This was honestly one of the best nights I have had in a really long time, and the most perfect example of why pushing yourself past your comfort level can be such a good thing. I was invited to join some other bloggers for an intimate dinner at Joanne Weir‘s (renowned chef and author (this is her EIGHTEENTH cookbook!) and host of two PBS cooking shows) home along with Oxmoor House publishing and Sunset Magazine.
It was an incredibly clever concept, to really delve deeply into the new cookbook we would come to Joanne’s house and each bring a dish from the book. Sounds so fun, right? Well, I imagine for someone who considers themselves a chef or even a “cook” this opportunity would probably seem like that of a lifetime! For someone who had about three dishes down pat, then went vegan and could only make sides, then basically just started cooking this summer it was completely and utterly intimidating. Naturally, I chose the most colorful dish (gotta try to utilize the skills I do have, thank you God for styling!) that also didn’t have to be cooked, enter Citrus Salad with Mint & Red Onions. Even with those considerations it became a little overwhelming, I needed kumquats and despite having not one, but two Berkeley Bowls (for those not local, they have just about every kind of produce from every part of the world you could imagine) near me, I couldn’t find them. Great, now Joanne’s going to think I don’t respect her recipe. Then when I began actually preparing the dish it turns out that my Grandma’s Publisher’s Clearing House (PCH, for die-hards like her) knives haven’t been sharpened in awhile and are going to produce nothing like the pristine circles of citrus that are perfectly and evenly sliced as you see in the cookbook. After turning the kitchen into a citrus bloodbath (sticky, but my heavens did it smell delicious in there!) I attempted to style my jagged slices into something resembling a salad.
When I arrived at Joanne’s house I tried to sort-of sneak my dish into the fridge so I wouldn’t have to see her at the moment she saw what I brought. It was like watching someone you’ve never met open a really personal gift you’ve just given them. I focused instead on the flowers that I was arranging for the evening, something that I felt was ever-so-slightly more in my breadth. Joanne was incredibly complimentary about the flowers and giving me input as to where to put each of the arrangements. (Isn’t Joanne’s plate collection incredible? …and that light!)

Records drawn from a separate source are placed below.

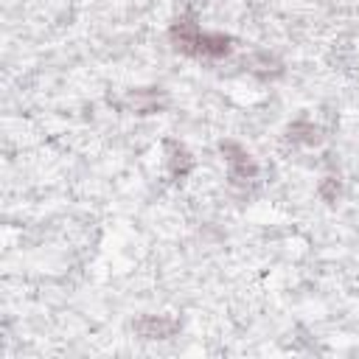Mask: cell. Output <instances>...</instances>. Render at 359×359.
<instances>
[{
  "mask_svg": "<svg viewBox=\"0 0 359 359\" xmlns=\"http://www.w3.org/2000/svg\"><path fill=\"white\" fill-rule=\"evenodd\" d=\"M222 154H224L230 180H236V182H252V180L258 177V165H255V160H252L250 151L241 149L238 143H233V140L222 143Z\"/></svg>",
  "mask_w": 359,
  "mask_h": 359,
  "instance_id": "obj_1",
  "label": "cell"
},
{
  "mask_svg": "<svg viewBox=\"0 0 359 359\" xmlns=\"http://www.w3.org/2000/svg\"><path fill=\"white\" fill-rule=\"evenodd\" d=\"M126 104H129L135 112L149 115V112H160V109L168 104V95H165V90H160V87H149V90H135V93H129Z\"/></svg>",
  "mask_w": 359,
  "mask_h": 359,
  "instance_id": "obj_2",
  "label": "cell"
},
{
  "mask_svg": "<svg viewBox=\"0 0 359 359\" xmlns=\"http://www.w3.org/2000/svg\"><path fill=\"white\" fill-rule=\"evenodd\" d=\"M135 328L140 331V337L143 339H165V337H171L180 325H177V320H171V317H165V314H146V317H140L137 323H135Z\"/></svg>",
  "mask_w": 359,
  "mask_h": 359,
  "instance_id": "obj_3",
  "label": "cell"
},
{
  "mask_svg": "<svg viewBox=\"0 0 359 359\" xmlns=\"http://www.w3.org/2000/svg\"><path fill=\"white\" fill-rule=\"evenodd\" d=\"M165 168L174 180H182L191 168H194V157L191 151L182 146V143H168V151H165Z\"/></svg>",
  "mask_w": 359,
  "mask_h": 359,
  "instance_id": "obj_4",
  "label": "cell"
},
{
  "mask_svg": "<svg viewBox=\"0 0 359 359\" xmlns=\"http://www.w3.org/2000/svg\"><path fill=\"white\" fill-rule=\"evenodd\" d=\"M289 140L300 146H317L323 140V129L311 118H297L294 123H289Z\"/></svg>",
  "mask_w": 359,
  "mask_h": 359,
  "instance_id": "obj_5",
  "label": "cell"
},
{
  "mask_svg": "<svg viewBox=\"0 0 359 359\" xmlns=\"http://www.w3.org/2000/svg\"><path fill=\"white\" fill-rule=\"evenodd\" d=\"M247 65H250L252 73H261V76H275V73H280V62H275V56H269V53H255Z\"/></svg>",
  "mask_w": 359,
  "mask_h": 359,
  "instance_id": "obj_6",
  "label": "cell"
},
{
  "mask_svg": "<svg viewBox=\"0 0 359 359\" xmlns=\"http://www.w3.org/2000/svg\"><path fill=\"white\" fill-rule=\"evenodd\" d=\"M320 196L325 202H337L339 199V180L337 177H325L323 185H320Z\"/></svg>",
  "mask_w": 359,
  "mask_h": 359,
  "instance_id": "obj_7",
  "label": "cell"
}]
</instances>
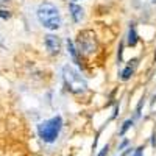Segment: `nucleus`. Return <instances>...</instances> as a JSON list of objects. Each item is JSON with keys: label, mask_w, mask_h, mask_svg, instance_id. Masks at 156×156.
<instances>
[{"label": "nucleus", "mask_w": 156, "mask_h": 156, "mask_svg": "<svg viewBox=\"0 0 156 156\" xmlns=\"http://www.w3.org/2000/svg\"><path fill=\"white\" fill-rule=\"evenodd\" d=\"M36 16H37V20L39 23L42 25L44 28L47 30H58L62 23V19H61V14H59V9L50 2H44L37 6V11H36Z\"/></svg>", "instance_id": "obj_1"}, {"label": "nucleus", "mask_w": 156, "mask_h": 156, "mask_svg": "<svg viewBox=\"0 0 156 156\" xmlns=\"http://www.w3.org/2000/svg\"><path fill=\"white\" fill-rule=\"evenodd\" d=\"M61 129H62V117L61 115H55L48 120L37 123V126H36L37 136L41 137V140H44L45 144H53V142H56V139L59 137Z\"/></svg>", "instance_id": "obj_2"}, {"label": "nucleus", "mask_w": 156, "mask_h": 156, "mask_svg": "<svg viewBox=\"0 0 156 156\" xmlns=\"http://www.w3.org/2000/svg\"><path fill=\"white\" fill-rule=\"evenodd\" d=\"M62 80H64V86L69 92L72 94H83L86 92L87 84L84 81V78L81 76L80 72H76L73 67L70 66H64L62 67Z\"/></svg>", "instance_id": "obj_3"}, {"label": "nucleus", "mask_w": 156, "mask_h": 156, "mask_svg": "<svg viewBox=\"0 0 156 156\" xmlns=\"http://www.w3.org/2000/svg\"><path fill=\"white\" fill-rule=\"evenodd\" d=\"M76 44H78V51H83V53H92L95 50V36L92 31H81L78 34V39H76Z\"/></svg>", "instance_id": "obj_4"}, {"label": "nucleus", "mask_w": 156, "mask_h": 156, "mask_svg": "<svg viewBox=\"0 0 156 156\" xmlns=\"http://www.w3.org/2000/svg\"><path fill=\"white\" fill-rule=\"evenodd\" d=\"M44 42H45V47L48 50V53H51V55H58L59 53V50H61V39L56 34H47L45 39H44Z\"/></svg>", "instance_id": "obj_5"}, {"label": "nucleus", "mask_w": 156, "mask_h": 156, "mask_svg": "<svg viewBox=\"0 0 156 156\" xmlns=\"http://www.w3.org/2000/svg\"><path fill=\"white\" fill-rule=\"evenodd\" d=\"M69 11H70V16H72V19H73V22H81L83 20V17H84V9L80 6V5H76V3H70L69 5Z\"/></svg>", "instance_id": "obj_6"}, {"label": "nucleus", "mask_w": 156, "mask_h": 156, "mask_svg": "<svg viewBox=\"0 0 156 156\" xmlns=\"http://www.w3.org/2000/svg\"><path fill=\"white\" fill-rule=\"evenodd\" d=\"M126 42H128V45H129V47H134V45L137 44V33H136V28H134V23H131V25H129Z\"/></svg>", "instance_id": "obj_7"}, {"label": "nucleus", "mask_w": 156, "mask_h": 156, "mask_svg": "<svg viewBox=\"0 0 156 156\" xmlns=\"http://www.w3.org/2000/svg\"><path fill=\"white\" fill-rule=\"evenodd\" d=\"M67 50H69L72 59L75 61V64H78V66H80L81 62H80V59H78V51H76V48H75V44H73L72 39H67Z\"/></svg>", "instance_id": "obj_8"}, {"label": "nucleus", "mask_w": 156, "mask_h": 156, "mask_svg": "<svg viewBox=\"0 0 156 156\" xmlns=\"http://www.w3.org/2000/svg\"><path fill=\"white\" fill-rule=\"evenodd\" d=\"M133 123H134V122H133V119H128V120H125V122H123V125H122V128H120V131H119V134H120V136H123V134L128 131V129L133 126Z\"/></svg>", "instance_id": "obj_9"}, {"label": "nucleus", "mask_w": 156, "mask_h": 156, "mask_svg": "<svg viewBox=\"0 0 156 156\" xmlns=\"http://www.w3.org/2000/svg\"><path fill=\"white\" fill-rule=\"evenodd\" d=\"M133 67L131 66H128L123 72H122V80H129V78H131V75H133Z\"/></svg>", "instance_id": "obj_10"}, {"label": "nucleus", "mask_w": 156, "mask_h": 156, "mask_svg": "<svg viewBox=\"0 0 156 156\" xmlns=\"http://www.w3.org/2000/svg\"><path fill=\"white\" fill-rule=\"evenodd\" d=\"M9 17H11V12H9V11H6V9H0V19L6 20V19H9Z\"/></svg>", "instance_id": "obj_11"}, {"label": "nucleus", "mask_w": 156, "mask_h": 156, "mask_svg": "<svg viewBox=\"0 0 156 156\" xmlns=\"http://www.w3.org/2000/svg\"><path fill=\"white\" fill-rule=\"evenodd\" d=\"M108 151H109V145H108V144H106V145H105V147H103V148H101V150H100V153H98V154H97V156H106V154H108Z\"/></svg>", "instance_id": "obj_12"}, {"label": "nucleus", "mask_w": 156, "mask_h": 156, "mask_svg": "<svg viewBox=\"0 0 156 156\" xmlns=\"http://www.w3.org/2000/svg\"><path fill=\"white\" fill-rule=\"evenodd\" d=\"M133 156H144V148H142V147L136 148V150H134V153H133Z\"/></svg>", "instance_id": "obj_13"}, {"label": "nucleus", "mask_w": 156, "mask_h": 156, "mask_svg": "<svg viewBox=\"0 0 156 156\" xmlns=\"http://www.w3.org/2000/svg\"><path fill=\"white\" fill-rule=\"evenodd\" d=\"M128 144H129V140H128V139H125V140L122 142V144L119 145V150H123V148H125V147H126Z\"/></svg>", "instance_id": "obj_14"}, {"label": "nucleus", "mask_w": 156, "mask_h": 156, "mask_svg": "<svg viewBox=\"0 0 156 156\" xmlns=\"http://www.w3.org/2000/svg\"><path fill=\"white\" fill-rule=\"evenodd\" d=\"M9 2V0H0V6H2V5H6Z\"/></svg>", "instance_id": "obj_15"}, {"label": "nucleus", "mask_w": 156, "mask_h": 156, "mask_svg": "<svg viewBox=\"0 0 156 156\" xmlns=\"http://www.w3.org/2000/svg\"><path fill=\"white\" fill-rule=\"evenodd\" d=\"M0 45H2V47H3V41H2V37H0Z\"/></svg>", "instance_id": "obj_16"}, {"label": "nucleus", "mask_w": 156, "mask_h": 156, "mask_svg": "<svg viewBox=\"0 0 156 156\" xmlns=\"http://www.w3.org/2000/svg\"><path fill=\"white\" fill-rule=\"evenodd\" d=\"M151 3H154V5H156V0H151Z\"/></svg>", "instance_id": "obj_17"}, {"label": "nucleus", "mask_w": 156, "mask_h": 156, "mask_svg": "<svg viewBox=\"0 0 156 156\" xmlns=\"http://www.w3.org/2000/svg\"><path fill=\"white\" fill-rule=\"evenodd\" d=\"M75 2H78V0H73V3H75Z\"/></svg>", "instance_id": "obj_18"}, {"label": "nucleus", "mask_w": 156, "mask_h": 156, "mask_svg": "<svg viewBox=\"0 0 156 156\" xmlns=\"http://www.w3.org/2000/svg\"><path fill=\"white\" fill-rule=\"evenodd\" d=\"M154 59H156V53H154Z\"/></svg>", "instance_id": "obj_19"}]
</instances>
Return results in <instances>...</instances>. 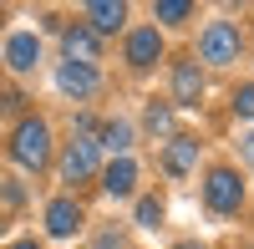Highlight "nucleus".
I'll return each mask as SVG.
<instances>
[{"label": "nucleus", "mask_w": 254, "mask_h": 249, "mask_svg": "<svg viewBox=\"0 0 254 249\" xmlns=\"http://www.w3.org/2000/svg\"><path fill=\"white\" fill-rule=\"evenodd\" d=\"M97 148H102V142H97V122L81 117V122H76V142L66 148V158H61V178H66V183L92 178V173H97Z\"/></svg>", "instance_id": "1"}, {"label": "nucleus", "mask_w": 254, "mask_h": 249, "mask_svg": "<svg viewBox=\"0 0 254 249\" xmlns=\"http://www.w3.org/2000/svg\"><path fill=\"white\" fill-rule=\"evenodd\" d=\"M10 158L20 163V168H41V163L51 158V132H46V122H41V117H26V122L15 127Z\"/></svg>", "instance_id": "2"}, {"label": "nucleus", "mask_w": 254, "mask_h": 249, "mask_svg": "<svg viewBox=\"0 0 254 249\" xmlns=\"http://www.w3.org/2000/svg\"><path fill=\"white\" fill-rule=\"evenodd\" d=\"M203 198H208V209H214V214H234L239 203H244V183H239V173L214 168V173H208V183H203Z\"/></svg>", "instance_id": "3"}, {"label": "nucleus", "mask_w": 254, "mask_h": 249, "mask_svg": "<svg viewBox=\"0 0 254 249\" xmlns=\"http://www.w3.org/2000/svg\"><path fill=\"white\" fill-rule=\"evenodd\" d=\"M203 61H214V66H229V61H239V26H229V20H214V26L203 31Z\"/></svg>", "instance_id": "4"}, {"label": "nucleus", "mask_w": 254, "mask_h": 249, "mask_svg": "<svg viewBox=\"0 0 254 249\" xmlns=\"http://www.w3.org/2000/svg\"><path fill=\"white\" fill-rule=\"evenodd\" d=\"M198 97H203V76L193 61H178L173 66V102L178 107H198Z\"/></svg>", "instance_id": "5"}, {"label": "nucleus", "mask_w": 254, "mask_h": 249, "mask_svg": "<svg viewBox=\"0 0 254 249\" xmlns=\"http://www.w3.org/2000/svg\"><path fill=\"white\" fill-rule=\"evenodd\" d=\"M193 163H198V142L193 137H173V142H168V148H163V168L168 173H173V178H183V173H193Z\"/></svg>", "instance_id": "6"}, {"label": "nucleus", "mask_w": 254, "mask_h": 249, "mask_svg": "<svg viewBox=\"0 0 254 249\" xmlns=\"http://www.w3.org/2000/svg\"><path fill=\"white\" fill-rule=\"evenodd\" d=\"M56 81H61V92H71V97H92L97 92V71L81 66V61H61Z\"/></svg>", "instance_id": "7"}, {"label": "nucleus", "mask_w": 254, "mask_h": 249, "mask_svg": "<svg viewBox=\"0 0 254 249\" xmlns=\"http://www.w3.org/2000/svg\"><path fill=\"white\" fill-rule=\"evenodd\" d=\"M46 229H51L56 239H71V234L81 229V209H76L71 198H56L51 209H46Z\"/></svg>", "instance_id": "8"}, {"label": "nucleus", "mask_w": 254, "mask_h": 249, "mask_svg": "<svg viewBox=\"0 0 254 249\" xmlns=\"http://www.w3.org/2000/svg\"><path fill=\"white\" fill-rule=\"evenodd\" d=\"M158 51H163V41H158V31H153V26L127 36V61H132V66H153Z\"/></svg>", "instance_id": "9"}, {"label": "nucleus", "mask_w": 254, "mask_h": 249, "mask_svg": "<svg viewBox=\"0 0 254 249\" xmlns=\"http://www.w3.org/2000/svg\"><path fill=\"white\" fill-rule=\"evenodd\" d=\"M61 41H66V56H71V61H81V66H92V61H97V31H92V26H71Z\"/></svg>", "instance_id": "10"}, {"label": "nucleus", "mask_w": 254, "mask_h": 249, "mask_svg": "<svg viewBox=\"0 0 254 249\" xmlns=\"http://www.w3.org/2000/svg\"><path fill=\"white\" fill-rule=\"evenodd\" d=\"M87 20H92V31H117L122 20H127V5H122V0H92Z\"/></svg>", "instance_id": "11"}, {"label": "nucleus", "mask_w": 254, "mask_h": 249, "mask_svg": "<svg viewBox=\"0 0 254 249\" xmlns=\"http://www.w3.org/2000/svg\"><path fill=\"white\" fill-rule=\"evenodd\" d=\"M5 61L15 71H31L36 61H41V46H36V36H10V46H5Z\"/></svg>", "instance_id": "12"}, {"label": "nucleus", "mask_w": 254, "mask_h": 249, "mask_svg": "<svg viewBox=\"0 0 254 249\" xmlns=\"http://www.w3.org/2000/svg\"><path fill=\"white\" fill-rule=\"evenodd\" d=\"M132 183H137V163H132V158H117L112 168H107V193L127 198V193H132Z\"/></svg>", "instance_id": "13"}, {"label": "nucleus", "mask_w": 254, "mask_h": 249, "mask_svg": "<svg viewBox=\"0 0 254 249\" xmlns=\"http://www.w3.org/2000/svg\"><path fill=\"white\" fill-rule=\"evenodd\" d=\"M97 142L127 158V142H132V127H127V122H107V127H97Z\"/></svg>", "instance_id": "14"}, {"label": "nucleus", "mask_w": 254, "mask_h": 249, "mask_svg": "<svg viewBox=\"0 0 254 249\" xmlns=\"http://www.w3.org/2000/svg\"><path fill=\"white\" fill-rule=\"evenodd\" d=\"M193 15V5L188 0H158V20H168V26H178V20Z\"/></svg>", "instance_id": "15"}, {"label": "nucleus", "mask_w": 254, "mask_h": 249, "mask_svg": "<svg viewBox=\"0 0 254 249\" xmlns=\"http://www.w3.org/2000/svg\"><path fill=\"white\" fill-rule=\"evenodd\" d=\"M147 127H153V132H168V127H173V112H168V107H147Z\"/></svg>", "instance_id": "16"}, {"label": "nucleus", "mask_w": 254, "mask_h": 249, "mask_svg": "<svg viewBox=\"0 0 254 249\" xmlns=\"http://www.w3.org/2000/svg\"><path fill=\"white\" fill-rule=\"evenodd\" d=\"M158 219H163V203L158 198H142L137 203V224H158Z\"/></svg>", "instance_id": "17"}, {"label": "nucleus", "mask_w": 254, "mask_h": 249, "mask_svg": "<svg viewBox=\"0 0 254 249\" xmlns=\"http://www.w3.org/2000/svg\"><path fill=\"white\" fill-rule=\"evenodd\" d=\"M234 107H239V117H254V87H239L234 92Z\"/></svg>", "instance_id": "18"}, {"label": "nucleus", "mask_w": 254, "mask_h": 249, "mask_svg": "<svg viewBox=\"0 0 254 249\" xmlns=\"http://www.w3.org/2000/svg\"><path fill=\"white\" fill-rule=\"evenodd\" d=\"M244 153H249V163H254V132H249V137H244Z\"/></svg>", "instance_id": "19"}, {"label": "nucleus", "mask_w": 254, "mask_h": 249, "mask_svg": "<svg viewBox=\"0 0 254 249\" xmlns=\"http://www.w3.org/2000/svg\"><path fill=\"white\" fill-rule=\"evenodd\" d=\"M15 249H36V239H20V244H15Z\"/></svg>", "instance_id": "20"}, {"label": "nucleus", "mask_w": 254, "mask_h": 249, "mask_svg": "<svg viewBox=\"0 0 254 249\" xmlns=\"http://www.w3.org/2000/svg\"><path fill=\"white\" fill-rule=\"evenodd\" d=\"M178 249H198V244H178Z\"/></svg>", "instance_id": "21"}]
</instances>
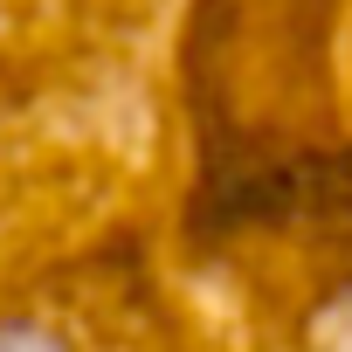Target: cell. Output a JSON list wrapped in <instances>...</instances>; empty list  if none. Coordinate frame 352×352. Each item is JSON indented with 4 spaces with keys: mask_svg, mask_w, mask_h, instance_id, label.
Here are the masks:
<instances>
[{
    "mask_svg": "<svg viewBox=\"0 0 352 352\" xmlns=\"http://www.w3.org/2000/svg\"><path fill=\"white\" fill-rule=\"evenodd\" d=\"M0 352H63L49 331H35V324H8L0 331Z\"/></svg>",
    "mask_w": 352,
    "mask_h": 352,
    "instance_id": "1",
    "label": "cell"
},
{
    "mask_svg": "<svg viewBox=\"0 0 352 352\" xmlns=\"http://www.w3.org/2000/svg\"><path fill=\"white\" fill-rule=\"evenodd\" d=\"M324 352H352V304H338V318H331V338H324Z\"/></svg>",
    "mask_w": 352,
    "mask_h": 352,
    "instance_id": "2",
    "label": "cell"
}]
</instances>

Having broken the ice (and admittedly, asking a friend first) I asked Joanne to try the vinaigrette before I drizzled it all over the salad (and, I feared, ruining it if it wasn’t good). I had never made a sweet vinaigrette before so it was hard to judge its flavor. Joanne was so incredibly generous and even called it “delicious!” She was actually completely amused by how nervous all of us were (turns out I wasn’t the only one debating canceling when my dish wasn’t turning out the way I had hoped) about showing her our versions of her treasured recipes!
That’s actually my favorite thing about Kitchen Gypsy, this is a cookbook (obviously) but it’s also a memoir-in food form. She takes memories and attaches them to recipes, which really, I think I (and so many of us) associate certain times and memories with meals.
My honeymoon is punctuated with memories of dutch cookies, the best green beans I’ve ever had in my life, and lamb (sorry, pre-veggie days) in Aruba. I associate childhood memories of times with my beloved Aunt Candy, who has now passed, with her deviled eggs, garlic bread and homemade blue-cheese dressing. Now I can remember this laughter and conversation-filled night with Oaxacan Chocolate Milkshakes (which I have truly not stopped thinking about since), her Mom’s Tomato Sandwiches which ask for homemade bread which I have admittedly not made to go along with- but picked up someone else’s homemade bread and made many times already since this night!
I don’t want to give away too much about the book, but it’s honestly beautiful and filled with exactly what I care about–ephemera, memories, hilarious stories (like finding a fly in a bottle of wine which turned into a life-changing trip to France for the first time) and family traditions.
Thank you so much Joanne for being so welcoming and supportive and for sharing so many wonderful stories and so much delicious food to pair with it! All neurosis aside, my salad ended up looking pretty beautiful despite my knife issues, and most importantly, it was delicious!